* _Excerpted text_
- Theatrical release poster
- Directed by: Cécile Telerman
- Screenplay by: Charlotte de Champfleury Cécile Telerman
- Based on: Les Yeux jaunes des crocodiles by Katherine Pancol
- Produced by: Manuel Munz
- Starring: Julie Depardieu Emmanuelle Béart Alice Isaaz Jacques Weber
- Cinematography: Pascal Ridao
- Edited by: Marie Castro
- Music by: Frédéric Aliotti
- Production companies: Les Films Manuel Munz Wild Bunch TF1 Films Production Vertigo Films
- Distributed by: Wild Bunch
- Release date: 9 April 2014;
- Running time: 118 minutes
- Country: France
- Language: French
- Budget: €10.5 million
- Box office: $6.1 million

= Les Yeux jaunes des crocodiles =

Les Yeux jaunes des crocodiles (The Yellow Eyes of Crocodiles) is a 2014 French drama film directed by Cécile Telerman and based on the best-selling novel Les Yeux jaunes des crocodiles by Katherine Pancol. The film stars Julie Depardieu, Emmanuelle Béart, Alice Isaaz and Jacques Weber.

* _Dataset extract_
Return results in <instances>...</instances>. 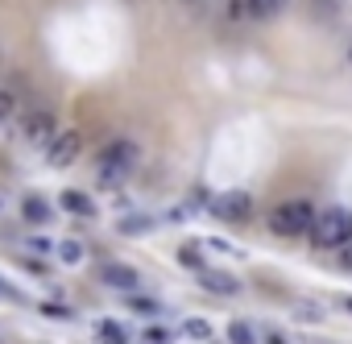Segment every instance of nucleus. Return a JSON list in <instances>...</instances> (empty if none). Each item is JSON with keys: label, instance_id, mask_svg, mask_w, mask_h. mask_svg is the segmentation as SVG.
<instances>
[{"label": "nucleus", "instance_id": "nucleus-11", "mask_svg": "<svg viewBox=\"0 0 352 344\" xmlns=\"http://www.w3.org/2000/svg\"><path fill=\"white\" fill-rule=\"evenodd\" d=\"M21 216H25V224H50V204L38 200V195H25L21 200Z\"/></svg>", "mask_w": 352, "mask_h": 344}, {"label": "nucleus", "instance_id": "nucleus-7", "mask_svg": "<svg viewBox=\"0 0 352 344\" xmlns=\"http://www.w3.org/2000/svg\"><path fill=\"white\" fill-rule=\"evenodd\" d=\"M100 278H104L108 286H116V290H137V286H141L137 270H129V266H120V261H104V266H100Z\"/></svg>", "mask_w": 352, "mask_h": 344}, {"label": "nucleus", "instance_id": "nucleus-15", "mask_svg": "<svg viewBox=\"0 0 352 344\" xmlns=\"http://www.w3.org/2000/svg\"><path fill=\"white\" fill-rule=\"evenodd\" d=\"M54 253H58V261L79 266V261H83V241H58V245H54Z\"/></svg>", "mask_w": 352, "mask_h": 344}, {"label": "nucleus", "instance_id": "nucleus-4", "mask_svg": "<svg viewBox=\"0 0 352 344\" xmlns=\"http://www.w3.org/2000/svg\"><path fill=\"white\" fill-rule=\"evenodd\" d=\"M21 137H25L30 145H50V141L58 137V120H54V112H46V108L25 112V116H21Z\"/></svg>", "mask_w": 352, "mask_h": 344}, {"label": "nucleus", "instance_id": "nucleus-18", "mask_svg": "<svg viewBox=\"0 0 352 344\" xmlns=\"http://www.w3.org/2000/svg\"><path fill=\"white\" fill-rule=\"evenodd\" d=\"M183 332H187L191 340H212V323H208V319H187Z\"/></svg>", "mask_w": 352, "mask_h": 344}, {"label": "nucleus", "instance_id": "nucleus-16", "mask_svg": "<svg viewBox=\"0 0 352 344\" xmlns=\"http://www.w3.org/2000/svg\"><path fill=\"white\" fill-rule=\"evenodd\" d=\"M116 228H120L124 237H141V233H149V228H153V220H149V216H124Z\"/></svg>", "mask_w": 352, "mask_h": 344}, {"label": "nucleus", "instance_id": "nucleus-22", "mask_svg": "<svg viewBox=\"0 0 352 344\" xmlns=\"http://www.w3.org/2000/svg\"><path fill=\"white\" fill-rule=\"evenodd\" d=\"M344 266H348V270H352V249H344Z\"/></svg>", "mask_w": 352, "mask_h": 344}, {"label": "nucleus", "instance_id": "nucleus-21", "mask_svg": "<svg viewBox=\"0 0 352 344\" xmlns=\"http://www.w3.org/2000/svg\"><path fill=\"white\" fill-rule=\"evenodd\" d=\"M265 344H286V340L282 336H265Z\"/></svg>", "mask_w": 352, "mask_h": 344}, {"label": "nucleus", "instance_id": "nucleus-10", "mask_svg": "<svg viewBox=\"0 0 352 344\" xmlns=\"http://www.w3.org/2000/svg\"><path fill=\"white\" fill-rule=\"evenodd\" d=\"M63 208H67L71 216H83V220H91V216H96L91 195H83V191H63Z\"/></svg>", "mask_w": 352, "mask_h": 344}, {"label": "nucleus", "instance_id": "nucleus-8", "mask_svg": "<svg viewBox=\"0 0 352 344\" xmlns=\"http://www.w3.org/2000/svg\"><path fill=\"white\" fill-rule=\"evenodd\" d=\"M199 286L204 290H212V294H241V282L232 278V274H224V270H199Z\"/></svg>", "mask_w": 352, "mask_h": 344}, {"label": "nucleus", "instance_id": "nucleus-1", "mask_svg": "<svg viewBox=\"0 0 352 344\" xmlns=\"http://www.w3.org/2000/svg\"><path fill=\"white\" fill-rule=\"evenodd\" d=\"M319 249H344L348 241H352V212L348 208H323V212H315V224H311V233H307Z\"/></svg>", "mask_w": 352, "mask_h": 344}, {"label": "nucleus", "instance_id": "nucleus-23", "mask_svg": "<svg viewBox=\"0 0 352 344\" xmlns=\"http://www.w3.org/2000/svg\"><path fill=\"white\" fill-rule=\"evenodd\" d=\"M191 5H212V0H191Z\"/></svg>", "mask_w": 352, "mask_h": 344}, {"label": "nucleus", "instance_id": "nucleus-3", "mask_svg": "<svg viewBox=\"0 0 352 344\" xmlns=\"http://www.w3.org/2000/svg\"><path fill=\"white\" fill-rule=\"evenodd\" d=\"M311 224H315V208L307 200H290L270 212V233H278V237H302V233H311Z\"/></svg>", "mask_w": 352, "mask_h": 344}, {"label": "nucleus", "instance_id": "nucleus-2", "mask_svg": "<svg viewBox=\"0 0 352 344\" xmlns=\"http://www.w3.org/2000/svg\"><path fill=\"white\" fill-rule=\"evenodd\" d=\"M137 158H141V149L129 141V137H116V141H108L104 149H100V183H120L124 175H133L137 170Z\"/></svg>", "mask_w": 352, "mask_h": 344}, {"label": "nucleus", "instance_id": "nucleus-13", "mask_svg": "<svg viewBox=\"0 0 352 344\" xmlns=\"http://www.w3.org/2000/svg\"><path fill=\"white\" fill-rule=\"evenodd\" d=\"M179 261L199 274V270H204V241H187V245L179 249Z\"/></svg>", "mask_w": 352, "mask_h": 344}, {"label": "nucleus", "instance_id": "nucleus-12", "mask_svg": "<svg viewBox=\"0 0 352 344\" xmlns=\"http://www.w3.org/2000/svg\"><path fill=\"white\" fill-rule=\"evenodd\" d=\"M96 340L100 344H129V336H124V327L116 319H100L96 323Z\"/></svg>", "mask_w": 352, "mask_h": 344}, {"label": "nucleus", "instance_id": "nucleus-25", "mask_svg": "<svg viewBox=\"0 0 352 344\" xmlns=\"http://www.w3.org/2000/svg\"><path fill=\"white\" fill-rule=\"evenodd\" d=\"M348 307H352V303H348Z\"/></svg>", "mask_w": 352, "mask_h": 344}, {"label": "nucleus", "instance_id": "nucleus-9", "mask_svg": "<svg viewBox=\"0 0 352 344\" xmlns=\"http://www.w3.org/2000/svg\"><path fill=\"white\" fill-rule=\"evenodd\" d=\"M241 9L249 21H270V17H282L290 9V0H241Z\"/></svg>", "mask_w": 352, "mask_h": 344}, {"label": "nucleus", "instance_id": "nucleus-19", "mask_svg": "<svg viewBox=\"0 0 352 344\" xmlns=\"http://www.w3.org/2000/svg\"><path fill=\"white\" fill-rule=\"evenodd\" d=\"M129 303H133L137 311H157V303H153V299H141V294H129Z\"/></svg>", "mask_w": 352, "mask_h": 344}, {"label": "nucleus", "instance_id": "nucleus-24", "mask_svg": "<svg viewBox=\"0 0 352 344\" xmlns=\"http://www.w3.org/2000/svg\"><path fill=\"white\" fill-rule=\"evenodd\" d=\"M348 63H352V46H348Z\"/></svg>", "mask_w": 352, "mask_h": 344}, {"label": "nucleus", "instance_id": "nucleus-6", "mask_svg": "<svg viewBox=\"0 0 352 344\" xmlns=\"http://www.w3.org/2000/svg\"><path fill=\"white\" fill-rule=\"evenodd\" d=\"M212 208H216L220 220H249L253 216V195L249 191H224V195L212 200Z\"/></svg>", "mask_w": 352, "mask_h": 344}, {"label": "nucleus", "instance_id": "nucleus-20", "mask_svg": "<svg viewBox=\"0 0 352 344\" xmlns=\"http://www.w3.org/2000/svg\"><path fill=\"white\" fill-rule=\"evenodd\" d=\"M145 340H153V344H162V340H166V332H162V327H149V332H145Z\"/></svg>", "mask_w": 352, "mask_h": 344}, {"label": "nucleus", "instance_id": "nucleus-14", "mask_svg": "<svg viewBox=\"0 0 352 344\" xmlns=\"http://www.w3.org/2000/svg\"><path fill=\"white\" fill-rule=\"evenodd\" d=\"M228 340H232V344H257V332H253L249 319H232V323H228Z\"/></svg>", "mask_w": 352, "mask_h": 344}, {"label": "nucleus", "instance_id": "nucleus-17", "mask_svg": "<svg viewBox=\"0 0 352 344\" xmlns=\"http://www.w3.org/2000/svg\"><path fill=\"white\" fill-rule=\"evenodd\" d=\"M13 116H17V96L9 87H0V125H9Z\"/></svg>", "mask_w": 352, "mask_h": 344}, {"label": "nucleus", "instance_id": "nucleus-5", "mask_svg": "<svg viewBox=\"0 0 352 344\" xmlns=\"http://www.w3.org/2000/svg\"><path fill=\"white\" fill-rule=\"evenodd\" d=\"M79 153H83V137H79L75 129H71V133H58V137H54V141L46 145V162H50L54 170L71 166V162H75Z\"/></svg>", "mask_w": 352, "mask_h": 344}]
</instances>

* _Task list_
**a.** Using the film article above, decide whether each statement agrees with it. Answer yes or no for each, quoting the deciding words.
(i) Wild Bunch distributed the film.
(ii) The film runs 128 minutes.
(iii) Katherine Pancol wrote the screenplay.
**b.** Answer these questions from the film article above, one per line.
(i) Who edited the film?
(ii) What was its budget?
(iii) What English title does the opening sentence give?

* _The responses_
**a.**
(i) Yes: "Distributed by: Wild Bunch"
(ii) No: "Running time: 118 minutes"
(iii) No: "Screenplay by: Charlotte de Champfleury Cécile Telerman"

**b.**
(i) Marie Castro
(ii) €10.5 million
(iii) The Yellow Eyes of Crocodiles